The Wood Innovation Award recognizes creative and innovative approaches in the use of wood in building design, product design and/or processes.  The winners of this category were Toronto-based Stephen Teeple of Teeple Architects Inc. and Edmonton-based Brian Bengert of Architecture Tkalcic Bengert for the Philip J. Currie Dinosaur Museum in Wembley, Alberta. New technology was developed to build the wood structure, and the project has pushed the boundaries where wood can be used as a viable and sustainable structural system for large buildings. B.C. wood products and systems were featured throughout the project.

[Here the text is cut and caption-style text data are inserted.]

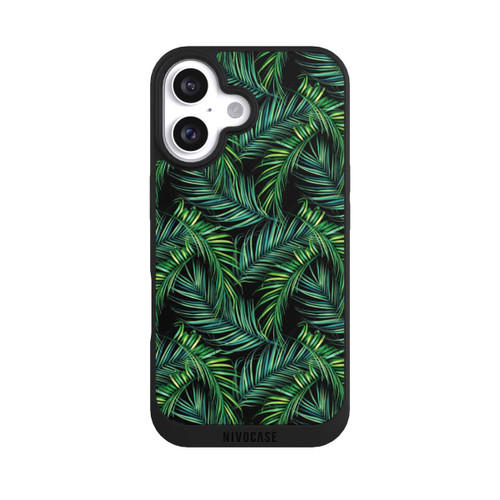 Apple iPhone 16 NIVOpure Go Tropical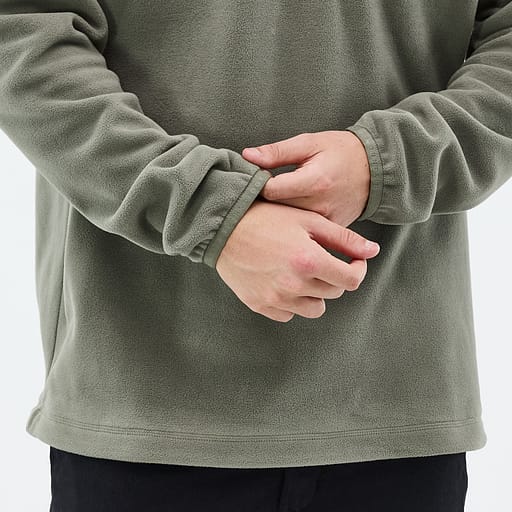 Poignets élastiques Image principale des détails du produit,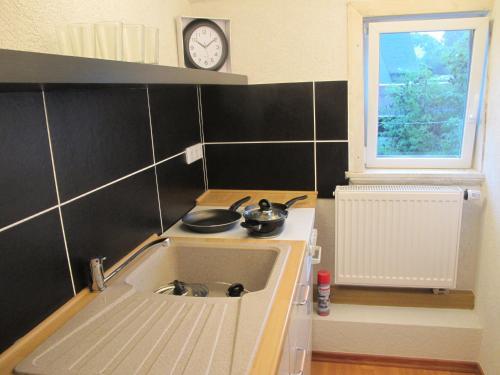Apartamento Sapana Ferienwohnungen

The Environmental Performance Award winner demonstrates a significant contribution to improving the overall environmental performance of any building. The 2016 award went to Whistler-based Karen and Karel Jonker, owners, and Matheo Durfeld of B.C. Passive House for Alta Lake Passive House in Whistler, B.C. The use of wood was the natural choice to achieve a structure that met Passive House efficiency requirements without compromising design. Prefabrication of many elements further contributed to the environmental performance of the home, which is both comfortable and beautiful.

Other awards include:

  • Residential Wood Design: Leland Dadson, Architect – CLT Courtyard House, Vancouver, B.C.
  • Multi-Unit Residential Wood Design: Dale Staples, Integra Architecture Inc. – The Dominion, New Westminster, B.C.
  • Commercial Wood Design: Peter Johannknecht and Greg Damant, Cascadia Architects – Cordova Bay Physiotherapy Clinic, Saanich, B.C.
  • Interior Beauty Design: Noel Best, Stantec Architecture Ltd. – Canada House, London, England
  • Institutional Wood Design – Small: Graham McGarva and Scott Taylor, VIA Architecture – Queensway Transit Exchange, Kelowna, B.C.
  • Institutional Wood Design – Large: Donald Schmitt, Diamond Schmitt Architects and Thompson Rivers University, Old Main Addition, Faculty of Law School, represented by: Matt Milovick – Thompson Rivers University, Old Main Academic Building Addition, Kamloops, B.C.
  • Western Red Cedar: James Tuer, JWT Architecture and Planning – Buddhist International Society Retreat, Bowen Island, B.C.
  • International Wood Design: Gerald Epp, StructureCraft Builders – Tsingtao Pearl Visitor Centre, Qingdao, Shandong Province, China

The Sustainable Forestry Initiative (SFI) Award was presented to KH Designs of West Kelowna for the Quilakwa Centre in Enderby, B.C.. The project owner, Splatsin, along with other project team members was on hand to receive the prestigious award, part of the North American Wood Design Awards.

Jury’s Choice awards were presented to two noteworthy projects and their designer/project teams:

  • C.C. Yao, Read Jones Christoffersen Ltd. – UBC Student Union Building, Vancouver, B.C.
  • Bing Thom Architects – Guildford Aquatic Centre, Surrey, B.C.

Wood Innovation Award: Philip J. Currie Dinosaur Museum in Wembley, Alberta.